Naturally, I would take the entire issue further than most, believing that the jury, as a reflection of the conscience of the community, should consist of people who haven’t decided that execution is a good idea.  I cannot see a reasonable argument to limit participation to those inherently biased in favor of death, placing one side in an advantageous position over the other.  It’s the whole fair jury thing, and once jurors are subject to being “qualified” before being allowed to sit, the burden of arguing punishment is already shifted against the defense.  There’s nothing fair about it.

SCOTUSBlog calls the cert petition in Campbell “one to watch.”  My expectations are fairly low.  We’ve largely accepted the proposition that if you put somebody on the jury who does not believe in the death penalty, then they would never vote to execute anybody.  What’s wrong with that?

4 thoughts on “Should a Juror be “Death Qualified?”

  1. Badtux

    Jury qualification has always baffled me in the first place. The Constitution says, In all criminal prosecutions, the accused shall enjoy the right to a speedy and public trial, by an impartial jury of the state and district wherein the crime shall have been committed. It would seem to me that a random drawing would be sufficient to have an impartial jury, but apparently we have developed this bizarre notion of “qualifying” jurors over the past 200+ years where we remove jurors from the jury pool because of their personal beliefs. Sometimes that benefits the defense, and sometimes, as in death penalty cases, it benefits the prosecution, but it seems rather contradictory to the notion of an “impartial” jury, which is, a jury which as a whole does not represent any particular ideology or belief. When you discard jurors due to particular beliefs, you are removing diversity of belief from the jury pool, and thus inherently making the jury partial to the remaining beliefs.

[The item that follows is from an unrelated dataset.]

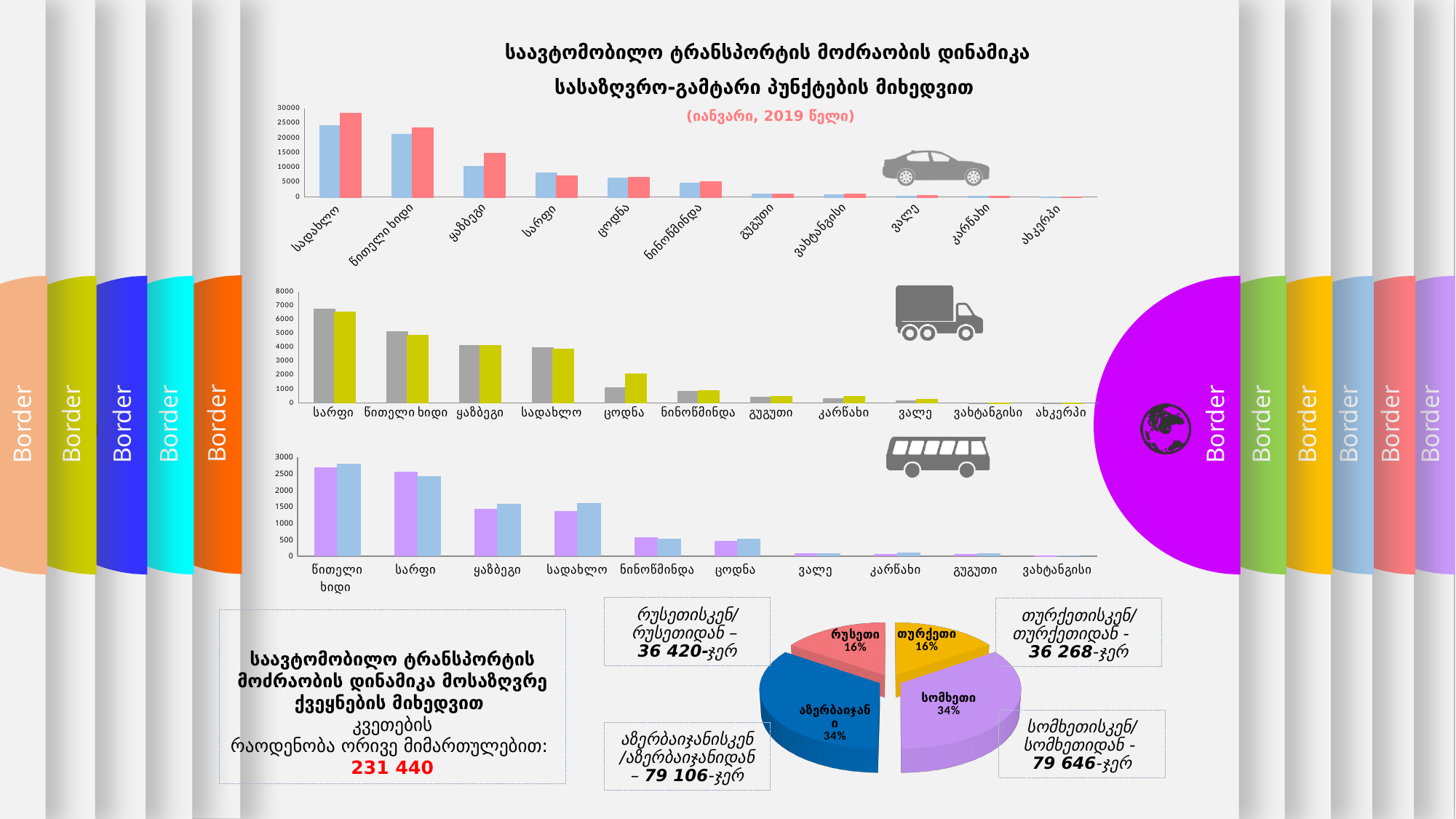
How many categories are shown on the x axis of the top chart (with the car icon)? 11 In the bottom bar chart (with the bus icon), which category has the highest values? წითელი ხიდი In the pie chart, what share does სომხეთი have? 34% In the middle chart (with the truck icon), for ცოდნა, which bar is larger: the gray one or the yellow-green one? the yellow-green one In the top chart (with the car icon), is the red bar for სადახლო greater or less than 25000? greater In the middle chart (with the truck icon), which category has the highest values? სარფი What kind of chart is the top chart (with the car icon)? bar chart In the top chart (with the car icon), is the value for სარფი greater or less than 10000? less How many slices does the pie chart have? 4 In the middle chart (with the truck icon), is the gray bar for სარფი greater or less than 6000? greater How many categories are shown on the x axis of the bottom bar chart (with the bus icon)? 10 In the top chart (with the car icon), which category has the highest values? სადახლო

    But then, I’m talking logic, not law, and as we all know those are two different topics altogether :-(.

  2. John Hayes

    What is sick is that the Supreme Court justified re-instituting the death penalty in the US b/c juries impose it, so it must be acceptable – yet only death-qualified jurors are allowed to sit on these cases. If jurors accurately reflected public opinion, there would be a lot fewer death sentences, thereby calling into question its acceptability at all. It is cynical bootstrapping – death is OK b/c juries impose it, but it is also allowed to only allow jurors who agree with death setences. Never mind that such jurors are also more likely to convict in the first place – so by seeking death, a prosecutor gets the advantage of a death-qualified jury – providing motivation to seek death.

  3. fred

    My belief is simple, the death penalty has its place. However, every murder does not deserve the death penalty. Careful consideration must be given to the circumstances surrounding the murder. Everyone does not think like this however I’m sure, so that raises my questioning as to how constitutional would it be to have only people who believe in the death penalty on a death jury. It is almost as if the state has a gun in their hand and are only hiring people who they know have no problem pulling the trigger.

    Makes me cringe.

  4. SHG

    That’s exactly what’s happening with a death qualified jury.  It’s as if the question of guilt isn’t even asked, and it’s only a matter of their willingness to execute.